SHORT PROBLEM 1: Extract from the passage on Mordell's conjecture the part that opens with the words "Vojta’s proof of" and closes with "Jacobian of \(C\).", copying it word for word.

SOURCE EXCERPT:
---
Vojta’s proof of Mordell’s conjecture (now a theorem of Faltings) has been revisited by E. Bombieri [Ann. Sc. Norm. Super. Pisa, Cl. Sci., IV. Ser. 17, No. 4, 615-640 (1990; Zbl 0722.14010); ibid. 18, No. 3, 473 (1991; Zbl 0763.14007)] who derived the finiteness of rational points on a curve \(C\) of genus \(\geq 2\) from two inequalities: for distinct algebraic points \(x\) and \(w\) on \(C\) satisfying \(|w|\geq |z|\geq \gamma\) and \(\langle z,w\rangle\geq (3/4)|z|\cdot |w|\), Mumford’s inequality asserts \(|w|\geq 2|z|\) and Vojta’s inequality is \(|w|\leq \gamma |z|\). Here \(\gamma\) depends only on \(C\) and \(|\cdot|\), \(\langle \cdot,\cdot\rangle\) refer to the Neron-Tate height on the Jacobian of \(C\).
G. Faltings [The general case of S. Lang’s conjecture. Barsotti symposium in algebraic geometry, 1991, Perspect. Math. 15, 175-182 (1994; Zbl 0823.14009)] also proved a generalization of Mordell’s conjecture which was conjectured by Lang: for a subvariety \(X\) of an abelian variety \(A\) over a number field \(K\), there are subvarieties \(B_{1},\ldots,B_{n}\) and points \(x_{1},\ldots,x_{n}\) in \(X(K)\) such that \(X(K)=\bigcup_{i=1}^{n} (x_{i}+B_{i}(K))\).
---
SOURCE DATA:
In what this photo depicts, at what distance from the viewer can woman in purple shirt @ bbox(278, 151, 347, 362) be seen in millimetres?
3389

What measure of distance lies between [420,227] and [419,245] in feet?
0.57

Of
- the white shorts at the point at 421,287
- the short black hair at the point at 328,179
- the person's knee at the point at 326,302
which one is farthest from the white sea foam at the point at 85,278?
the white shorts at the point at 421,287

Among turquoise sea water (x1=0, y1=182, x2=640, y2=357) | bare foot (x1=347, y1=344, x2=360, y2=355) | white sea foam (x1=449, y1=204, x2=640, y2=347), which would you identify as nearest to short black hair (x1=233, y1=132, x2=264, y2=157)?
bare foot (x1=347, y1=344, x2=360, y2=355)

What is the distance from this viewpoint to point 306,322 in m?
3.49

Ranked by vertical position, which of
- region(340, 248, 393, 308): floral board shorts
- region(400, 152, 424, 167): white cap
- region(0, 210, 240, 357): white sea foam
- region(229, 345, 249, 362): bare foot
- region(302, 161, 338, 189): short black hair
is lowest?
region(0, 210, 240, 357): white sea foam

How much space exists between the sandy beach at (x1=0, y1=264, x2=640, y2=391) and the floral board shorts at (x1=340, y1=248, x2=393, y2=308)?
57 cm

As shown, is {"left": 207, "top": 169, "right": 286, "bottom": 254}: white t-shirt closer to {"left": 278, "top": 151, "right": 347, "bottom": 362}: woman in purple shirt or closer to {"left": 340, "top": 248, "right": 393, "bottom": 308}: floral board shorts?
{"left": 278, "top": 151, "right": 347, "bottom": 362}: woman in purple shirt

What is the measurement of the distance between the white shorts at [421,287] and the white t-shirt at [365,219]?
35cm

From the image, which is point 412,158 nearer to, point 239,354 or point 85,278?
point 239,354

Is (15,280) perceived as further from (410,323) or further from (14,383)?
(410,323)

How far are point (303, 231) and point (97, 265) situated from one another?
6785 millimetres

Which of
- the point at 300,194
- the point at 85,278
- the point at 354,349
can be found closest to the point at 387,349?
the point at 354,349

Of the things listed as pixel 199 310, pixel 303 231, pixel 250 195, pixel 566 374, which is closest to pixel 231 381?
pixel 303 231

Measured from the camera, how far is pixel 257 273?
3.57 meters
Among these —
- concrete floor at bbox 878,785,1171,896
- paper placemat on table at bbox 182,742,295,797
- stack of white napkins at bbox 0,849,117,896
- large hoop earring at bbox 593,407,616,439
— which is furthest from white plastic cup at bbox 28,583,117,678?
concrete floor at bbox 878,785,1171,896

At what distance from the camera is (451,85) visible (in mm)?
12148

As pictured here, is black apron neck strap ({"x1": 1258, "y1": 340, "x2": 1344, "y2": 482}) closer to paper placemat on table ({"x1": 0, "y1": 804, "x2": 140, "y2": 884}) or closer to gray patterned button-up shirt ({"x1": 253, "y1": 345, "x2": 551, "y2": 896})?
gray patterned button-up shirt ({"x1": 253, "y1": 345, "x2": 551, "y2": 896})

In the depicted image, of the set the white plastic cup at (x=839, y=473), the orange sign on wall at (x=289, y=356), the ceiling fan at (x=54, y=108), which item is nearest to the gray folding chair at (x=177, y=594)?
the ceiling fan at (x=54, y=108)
---
SHORT PROBLEM 2: Copy the lines of the records verbatim, from the line containing "Is (15,280) perceived" through the line containing "3.57 meters", including both of those lines.

WORKED ANSWER 1:
Vojta’s proof of Mordell’s conjecture (now a theorem of Faltings) has been revisited by E. Bombieri [Ann. Sc. Norm. Super. Pisa, Cl. Sci., IV. Ser. 17, No. 4, 615-640 (1990; Zbl 0722.14010); ibid. 18, No. 3, 473 (1991; Zbl 0763.14007)] who derived the finiteness of rational points on a curve \(C\) of genus \(\geq 2\) from two inequalities: for distinct algebraic points \(x\) and \(w\) on \(C\) satisfying \(|w|\geq |z|\geq \gamma\) and \(\langle z,w\rangle\geq (3/4)|z|\cdot |w|\), Mumford’s inequality asserts \(|w|\geq 2|z|\) and Vojta’s inequality is \(|w|\leq \gamma |z|\). Here \(\gamma\) depends only on \(C\) and \(|\cdot|\), \(\langle \cdot,\cdot\rangle\) refer to the Neron-Tate height on the Jacobian of \(C\).

WORKED ANSWER 2:
Is (15,280) perceived as further from (410,323) or further from (14,383)?
(410,323)

How far are point (303, 231) and point (97, 265) situated from one another?
6785 millimetres

Which of
- the point at 300,194
- the point at 85,278
- the point at 354,349
can be found closest to the point at 387,349?
the point at 354,349

Of the things listed as pixel 199 310, pixel 303 231, pixel 250 195, pixel 566 374, which is closest to pixel 231 381?
pixel 303 231

Measured from the camera, how far is pixel 257 273?
3.57 meters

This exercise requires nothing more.